*WRITTEN PROBLEM*: Without pictures, repeat exactly the lines from the one containing "Looking at the image, of" through the end of the entries.

*DATA LISTING*:
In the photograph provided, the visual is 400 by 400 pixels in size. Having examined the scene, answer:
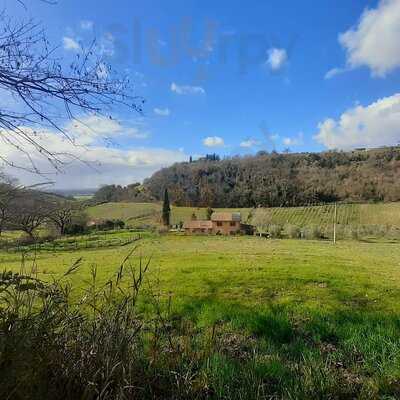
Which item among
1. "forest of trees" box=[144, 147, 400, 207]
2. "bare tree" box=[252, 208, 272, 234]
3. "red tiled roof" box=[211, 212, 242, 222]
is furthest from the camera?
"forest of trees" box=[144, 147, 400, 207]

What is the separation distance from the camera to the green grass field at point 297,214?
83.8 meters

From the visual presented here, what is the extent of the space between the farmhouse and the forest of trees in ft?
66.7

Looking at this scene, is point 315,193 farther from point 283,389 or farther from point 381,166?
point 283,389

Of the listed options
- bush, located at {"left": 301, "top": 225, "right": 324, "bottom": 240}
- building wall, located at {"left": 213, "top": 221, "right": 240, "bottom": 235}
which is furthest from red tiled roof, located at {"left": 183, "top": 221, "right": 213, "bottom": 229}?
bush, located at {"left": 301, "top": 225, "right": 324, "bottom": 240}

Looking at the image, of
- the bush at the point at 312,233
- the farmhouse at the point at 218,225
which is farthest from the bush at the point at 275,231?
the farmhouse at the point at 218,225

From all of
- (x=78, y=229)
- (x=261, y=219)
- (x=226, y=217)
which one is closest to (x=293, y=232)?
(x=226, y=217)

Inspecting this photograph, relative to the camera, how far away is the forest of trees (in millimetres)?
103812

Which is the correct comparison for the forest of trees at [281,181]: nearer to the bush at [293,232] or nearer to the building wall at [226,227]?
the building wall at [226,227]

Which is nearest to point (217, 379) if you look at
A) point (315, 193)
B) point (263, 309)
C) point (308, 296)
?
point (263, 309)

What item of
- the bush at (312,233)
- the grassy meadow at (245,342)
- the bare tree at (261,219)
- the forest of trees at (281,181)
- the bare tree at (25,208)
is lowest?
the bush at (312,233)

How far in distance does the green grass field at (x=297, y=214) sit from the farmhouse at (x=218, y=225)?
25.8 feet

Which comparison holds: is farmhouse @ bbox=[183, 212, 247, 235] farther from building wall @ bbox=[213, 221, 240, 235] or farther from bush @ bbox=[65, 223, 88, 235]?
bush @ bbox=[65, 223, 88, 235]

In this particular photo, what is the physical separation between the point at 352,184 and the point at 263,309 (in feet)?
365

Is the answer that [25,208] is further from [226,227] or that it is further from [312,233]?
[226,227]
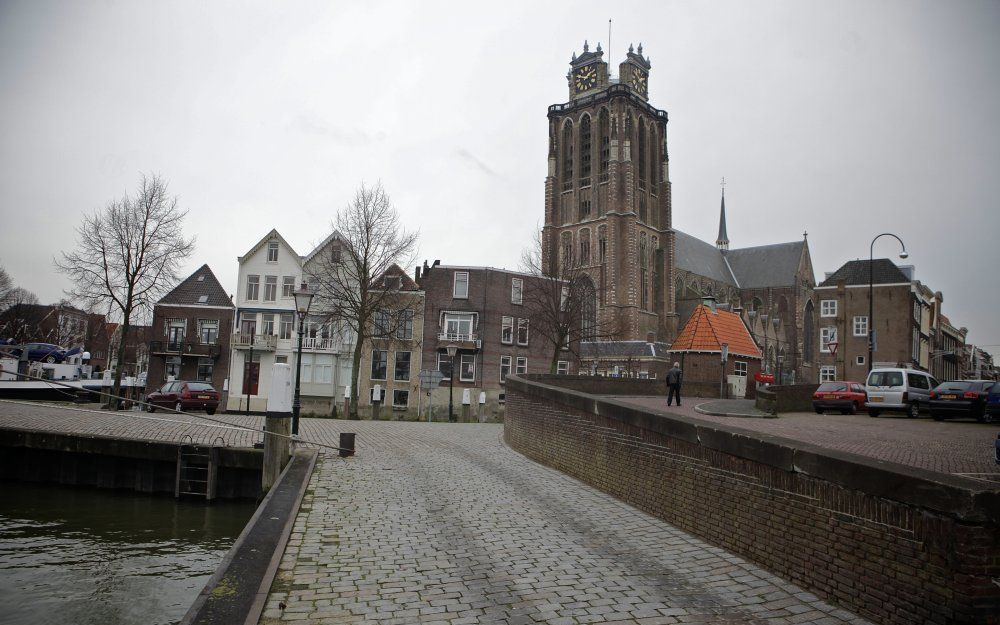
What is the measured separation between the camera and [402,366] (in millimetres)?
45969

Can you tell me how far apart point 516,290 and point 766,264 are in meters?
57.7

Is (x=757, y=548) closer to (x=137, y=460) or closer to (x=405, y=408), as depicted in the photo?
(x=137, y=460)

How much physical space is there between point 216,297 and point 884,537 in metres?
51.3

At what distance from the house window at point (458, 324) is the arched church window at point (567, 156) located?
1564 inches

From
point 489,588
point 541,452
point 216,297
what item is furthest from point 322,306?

*RESPONSE TO THIS TASK*:
Looking at the image, of
- the bush at the point at 312,233
- the farmhouse at the point at 218,225
which is farthest from the bush at the point at 275,231?
the farmhouse at the point at 218,225

From all of
- (x=78, y=229)
- (x=261, y=219)
- (x=226, y=217)
which one is closest to (x=293, y=232)?
(x=226, y=217)

Inspecting this photograph, relative to the camera, how far away is the forest of trees (in millimetres)?
103812

Which is the correct comparison for the forest of trees at [281,181]: nearer to the bush at [293,232] or nearer to the building wall at [226,227]?
the building wall at [226,227]

Which is nearest to point (217, 379) if you look at
A) point (315, 193)
B) point (263, 309)
C) point (308, 296)
?
point (263, 309)

What item of
- the bush at (312,233)
- the grassy meadow at (245,342)
- the bare tree at (261,219)
- the forest of trees at (281,181)
- the bare tree at (25,208)
is lowest?
the bush at (312,233)

How far in distance does the green grass field at (x=297, y=214) sit from the farmhouse at (x=218, y=225)?
25.8 feet

Which comparison holds: is farmhouse @ bbox=[183, 212, 247, 235] farther from building wall @ bbox=[213, 221, 240, 235] or farther from bush @ bbox=[65, 223, 88, 235]?
bush @ bbox=[65, 223, 88, 235]

In this particular photo, what is the physical separation between the point at 352,184 and the point at 263,309 (in feet)?
365

Is the answer that [25,208] is further from [226,227] or that it is further from [312,233]?
[226,227]
What is the measured separation between the camera and [402,366] (in millimetres)?
45969

Can you tell me how far apart point 516,290 and point 766,264 are in meters?
57.7

Is (x=757, y=548) closer to (x=137, y=460) or closer to (x=405, y=408), as depicted in the photo?
(x=137, y=460)

How much physical space is there between point 216,297 and point 884,537 in metres?
51.3

At what distance from the house window at point (458, 324) is the arched church window at point (567, 156) located?
1564 inches

From
point 489,588
point 541,452
point 216,297
what item is furthest from point 322,306?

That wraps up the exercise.